How to switch from Chemacs

  1. Delete Chemacs from $EMACSDIR.
  2. Install Doom there: $ git clone https://github.com/doomemacs/doomemacs ~/.config/emacs
  3. Move ~/.emacs-profiles.el to ~/.config/doom/profiles.el and transform the string keys to symbols and adapt env entries like so:

    ;; ~/.emacs-profiles.el
    (("default"   (user-emacs-directory . "~/.emacs.default")
                  (env ("DOOMDIR" . "~/.doom.private")))
     ("spacemacs" (user-emacs-directory . "~/spacemacs"))
     ("prelude"   (user-emacs-directory . "~/prelude")))
    
    ;; ~/.config/emacs/profiles.el
    ((default   (user-emacs-directory . "~/.emacs.default")
                ("DOOMDIR" . "~/.doom.private"))
     (spacemacs (user-emacs-directory . "~/spacemacs"))
     (prelude   (user-emacs-directory . "~/prelude")))

    A comprehensive example of Doom's profiles.el file can be found in docs/examples.org.

    Differences with Chemacs profiles:

    • Keys are symbols, not strings.
+===+
Instructions:
1. In the Chemacs migration guide, replace "comprehensive" with "complete" and give the passage between "(spacemacs (user-emacs-directory ." and "found in docs/examples.org.", inclusive.
2. Write the next part of the guide on switching from Chemacs to Doom, starting after its last line.

Material provided:
+===+
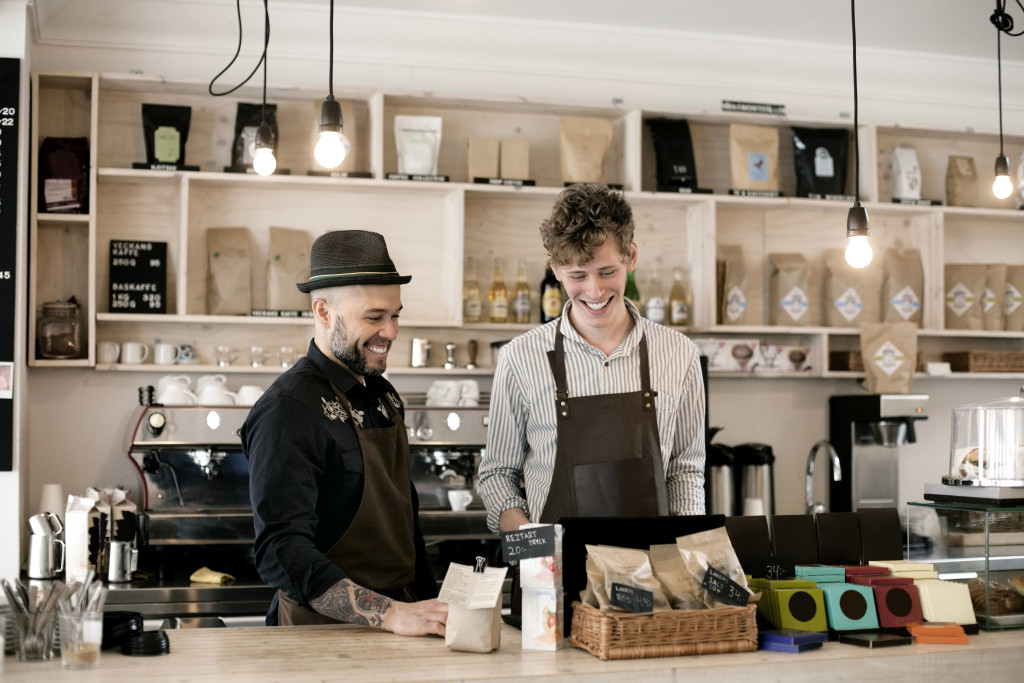 Make the Most of Small Business Saturday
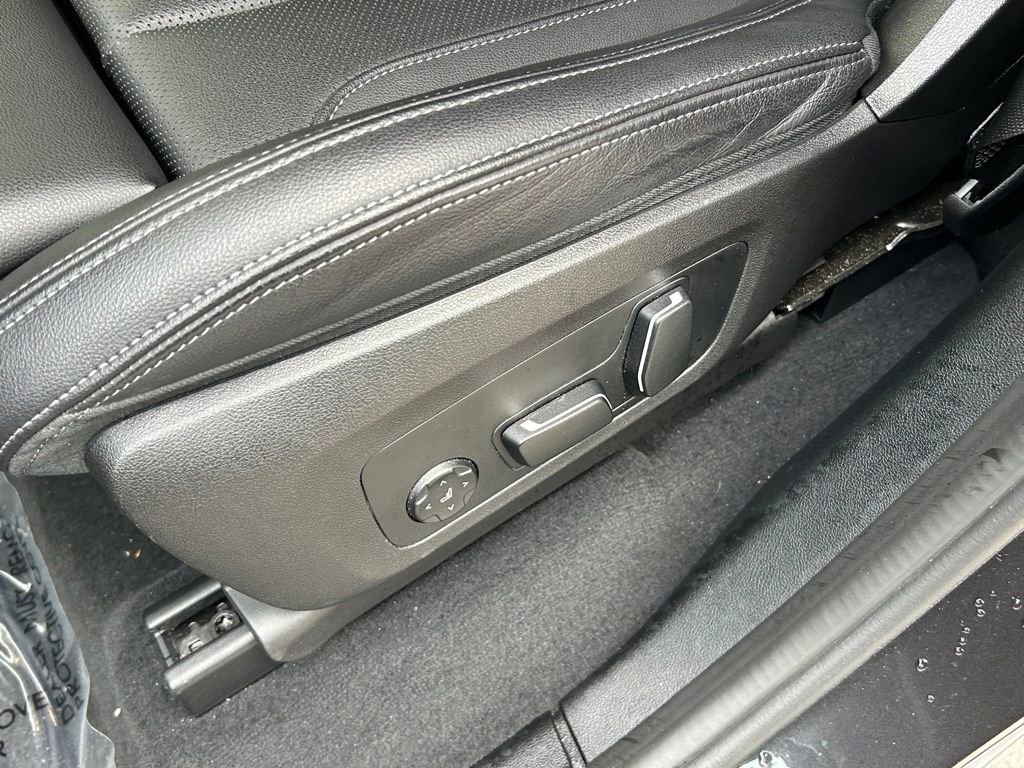 Used 2024 BMW X3 xDrive30i image 28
+===+
Solved tasks:
1.
(spacemacs (user-emacs-directory . "~/spacemacs"))
     (prelude   (user-emacs-directory . "~/prelude")))

    A complete example of Doom's profiles.el file can be found in docs/examples.org.

2.
    • Doom's profiles.el has a syntax for evaluating code, expanding paths, and appending/prepending to variables (with deferral). See the examples.org link above.
    • Doom's profile system won't install Straight.el for you.
    • Doom does not have a special "default" profile. If you don't specify a profile, it will simply start up the Doom config living in ~/.config/emacs. See the "Fallback profile" section below for a workaround.
  4. Then launch a profile. E.g. $ emacs --profile prelude.

But Doom is kinda heavy to be a bootloader…

I agree! To remedy that, I'll soon split Doom up into three projects: its core (where its bootloader lives), its official modules, and its community contributed modules. At that point, Doom will be much lighter!